=== Tasks to complete ===
[1] Rewrite the entries from the line containing "Which of [367,219]" up to and including the final line of the entries, substituting "column plinth" for "column base" and leaving everything else unchanged.
[2] Continue the text about Lydia Hedberg from its last sentence.

=== Extract provided ===
※ ※ ※
The Hedbergs separated in 1910. Lydia Hedberg returned to Falun with their son Olle. She had been attracted by the life of an artist and the same year was given the chance of performing at the great spring festival at Skansen in Stockholm. Her performance was not an immediate success since she was shy and nervous in front of the crowds of people. However, she soon had several more performances in Stockholm as well as the rest of the country, where she entertained the audiences with a mixture of folksongs and funny stories. Just before the first world war, Lydia Hedberg also undertook concert tours to Norway and Denmark. She started using the artist name Bergslagsmor at that time.
When the Swedish-American Swedish Choral Club choir made a highly acclaimed tour around Sweden in 1920, Lydia Hedberg became interested in making a similar concert tour in the USA. She had probably also been inspired by the trip made by the folksinger Delsbostintan, Ida Gawell-Blumenthal, in 1908 among the Swedish-Americans in the USA.
Lydia Hedberg was given addresses to Swedish-American concert arrangers by a friend, but everyone advised her not to travel to the USA. Many believed namely that the Swedish descendants had become so Americanised that they were no longer interested in Sweden. The editor of the newspaper Vestkusten, Axel Olsson in San Francisco, was however positive and encouraged her to have a try.
※ ※ ※
(Entries drawn from a collection)
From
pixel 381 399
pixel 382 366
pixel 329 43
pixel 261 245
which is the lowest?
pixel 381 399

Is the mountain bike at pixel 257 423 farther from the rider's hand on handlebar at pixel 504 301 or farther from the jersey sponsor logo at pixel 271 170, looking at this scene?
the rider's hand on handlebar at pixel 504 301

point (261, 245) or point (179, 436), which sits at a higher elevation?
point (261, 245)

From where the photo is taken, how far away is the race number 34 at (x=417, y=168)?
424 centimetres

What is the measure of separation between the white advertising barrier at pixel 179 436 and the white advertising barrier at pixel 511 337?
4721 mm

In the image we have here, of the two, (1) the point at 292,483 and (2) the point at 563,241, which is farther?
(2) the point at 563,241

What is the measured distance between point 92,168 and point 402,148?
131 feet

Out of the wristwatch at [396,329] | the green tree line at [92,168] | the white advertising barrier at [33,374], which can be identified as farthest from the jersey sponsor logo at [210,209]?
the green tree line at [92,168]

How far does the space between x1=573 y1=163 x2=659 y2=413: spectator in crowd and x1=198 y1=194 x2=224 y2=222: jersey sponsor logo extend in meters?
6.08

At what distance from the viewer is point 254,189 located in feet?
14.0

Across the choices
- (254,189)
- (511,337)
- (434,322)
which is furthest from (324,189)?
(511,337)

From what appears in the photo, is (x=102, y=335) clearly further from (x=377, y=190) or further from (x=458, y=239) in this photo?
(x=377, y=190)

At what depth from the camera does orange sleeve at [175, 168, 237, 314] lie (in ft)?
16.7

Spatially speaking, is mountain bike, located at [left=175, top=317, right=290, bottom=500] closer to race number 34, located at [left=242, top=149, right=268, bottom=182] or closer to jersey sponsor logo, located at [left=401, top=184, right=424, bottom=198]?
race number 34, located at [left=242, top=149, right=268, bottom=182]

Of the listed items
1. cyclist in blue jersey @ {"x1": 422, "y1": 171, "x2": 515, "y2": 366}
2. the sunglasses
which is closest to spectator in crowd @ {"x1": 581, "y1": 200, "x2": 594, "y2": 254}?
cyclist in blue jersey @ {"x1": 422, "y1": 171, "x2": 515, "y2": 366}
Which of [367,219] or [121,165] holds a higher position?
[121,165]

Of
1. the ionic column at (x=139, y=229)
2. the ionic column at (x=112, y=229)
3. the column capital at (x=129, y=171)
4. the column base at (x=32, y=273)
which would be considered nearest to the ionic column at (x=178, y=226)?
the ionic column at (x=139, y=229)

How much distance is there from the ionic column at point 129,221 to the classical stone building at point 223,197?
※ ※ ※
=== Answers for the tasks ===
[1]
Which of [367,219] or [121,165] holds a higher position?
[121,165]

Of
1. the ionic column at (x=139, y=229)
2. the ionic column at (x=112, y=229)
3. the column capital at (x=129, y=171)
4. the column plinth at (x=32, y=273)
which would be considered nearest to the ionic column at (x=178, y=226)?
the ionic column at (x=139, y=229)

How much distance is there from the ionic column at point 129,221 to the classical stone building at point 223,197?

[2]
In January 1921, Lydia Hedberg travelled in the passenger vessel Drottningholm from Gothenburg to New York. It was however very difficult to find engagements in that big city without contacts, and she therefore travelled on further to relatives in Boston. There, Lydia Hedberg was able to do a number of concerts and she also came into contact with the Swedish-American Harmoni choir. One of its members, C A Lindström, became her manager, and he saw to it that suitable party and concert organisers round about in the USA booked a visit from Bergslagsmor.
That was the beginning of a long concert tour that received a great deal of attention and that would carry Lydia Hedberg through the Swedish settlements in Minnesota, Michigan and Wisconsin and from there on to among other places Oregon, Washington and California on the west coast. During the year that Lydia Hedberg spent in the USA, she gave more than 100 performances, most of them sold out.
The concert organisers who had refused to work with Lydia Hedberg before her USA trip were thus proved completely wrong. The Swedish descendants who had had such difficulties in keeping in contact with their old homeland on account of the first world war now queued to listen to Swedish artists. Bergslagsmor, who always performed in a light and happy tone in her folk costume from Dala Floda, soon became very popular. Her songs and stories often had a melancholy undertone, and it was namely this that awoke a nostalgic response from her audiences.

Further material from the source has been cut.